# Brief
Answer these questions from the text about Windmill Hill:
(a) Where does Astrid retreat after the scandal?
(b) How long ago did Mrs Baker first come to the windmill to clean?
(c) Who hired Nina to work on the memoir?

# Supplied text
□ □ □ □ □ □ □
One night in a remote hunting lodge with a Hollywood director causes an international scandal that wrecks Astrid’s glittering stage career, and her marriage. Her ex-husband, the charismatic Scottish actor Magnus Fellowes, goes on to find global fame, while Astrid retreats to a disintegrating Sussex windmill.
Now 82, she lives there still, with a troupe of dachshunds and her long-suffering friend, Mrs Baker, who came to clean twenty years ago and never left. But the past is catching up with them. There has been an ‘Awful Incident’ at the windmill; the women are in shock. Then Astrid hears that Magnus, now on his death bed, is writing a tell-all memoir. Outraged, she sets off for Scotland, determined to stop him.
Windmill Hill is the story of two very different women, both with painful pasts, and their eccentric friendship – deep, enduring, and loyal to the last.
I’m a big fan of Lucy Atkins and I love the multi-faceted female characters she creates and Windmill Hill is no exception. Astrid is in her eighties and shares her rather unique home with her friend Mrs Baker and several dachshund’s named after brands of gin. They live in a cottage attached to a windmill which has a quite a history but is now derelict and badly in need of renovation. We find the women in the aftermath of a terrible incident, something that is referred to but not explicit. A young writer is on her way to talk to Astrid about her ex-husband’s memoir. Nina has been hired by Magnus’s son Dessie and it’s Dessie who is shaping his father’s story and perhaps censoring the less palatable aspects of his life. Nina’s visit is about a party that took place in an old Tudor Lodge, where one thing happened between Magnus, the director Rohls and an aspiring young actress called Sally. Astrid was present and was blamed by the tabloids for the whole thing, it ruined her reputation, her career and her marriage. Dessie wants Nina to stick to the ‘official’ story, but Nina knows it’s not the truth and would like to hear it from Astrid. There’s also the fact that Magnus is dying and he would like to see Astrid one final time. Will she travel all the way to Scotland to confront him?
The more recent ‘incident’ that took place only a few months ago is only hinted at and involves Mrs Baker. She has always been mysterious, coming to the cottage as a cleaner, with no family or friends to speak of, then staying. I was immediately intrigued by her past, what was she escaping from? There are hints of a man called Alan, possibly a violent ex and I wondered whether her past had finally caught up with her. We’re seeing this through Astrid’s eyes and having it all replayed through Astrid’s memory. It didn’t take long for me to wonder whether Astrid’s memory was reliable. There’s an opacity to her recollection and the information comes in fits and starts. At one point I wondered if we were delving into magic realism, because she almost seems to slip back into the past like a time traveller. I think it was the intensity of the memories that drew her back. Some of these memories she avoided for a long time, popping them in a lockable box and tucking them to the back of her mind. So, once she did open the box it was like reliving the memory all over again. By dropping these little nuggets of information, the author kept me reading and wanting to know more too. However, Astrid also learns what can happen when these locked memories are addressed and let into the open. Lucy has a brilliant grasp of psychology and complicated relationship dynamics. We often see our ‘self’ as the constant, never changing core of us, but Lucy has been so clever here by showing us how fragmented, fleeting and changeable the self can be. There are maybe some core traits, but our sense as self can be eroded, altered by experience and through these women she shows that life has seasons.
□ □ □ □ □ □ □
# Input data

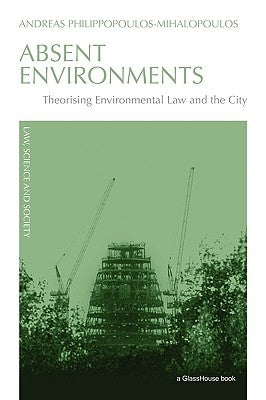 Absent Environments: Theorising Environmental Law and the City by Philippopoulos-Mihalopoulos, Andreas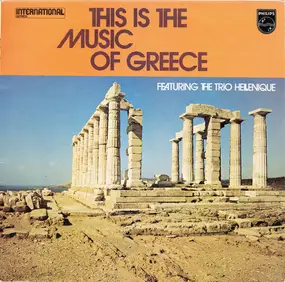 Trio Hellenique - This Is The Music Of Greece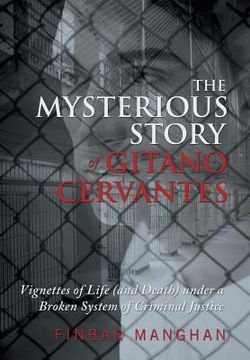 portada The Mysterious Story of Gitano Cervantes: Vignettes of Life (and Death) Under a Broken System of Criminal Justice (en Inglés)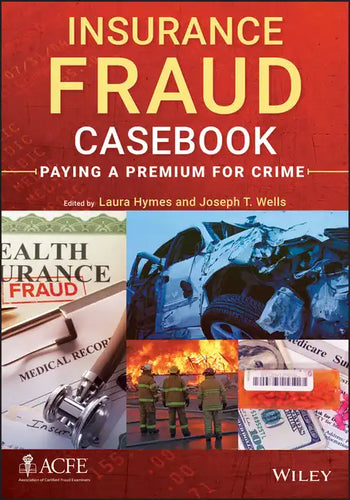 Insurance Fraud Casebook: Paying a Premium for Crime - Hardcover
□ □ □ □ □ □ □
# Solution for this exercise
(a) A disintegrating Sussex windmill
(b) Twenty years ago
(c) Magnus's son, Dessie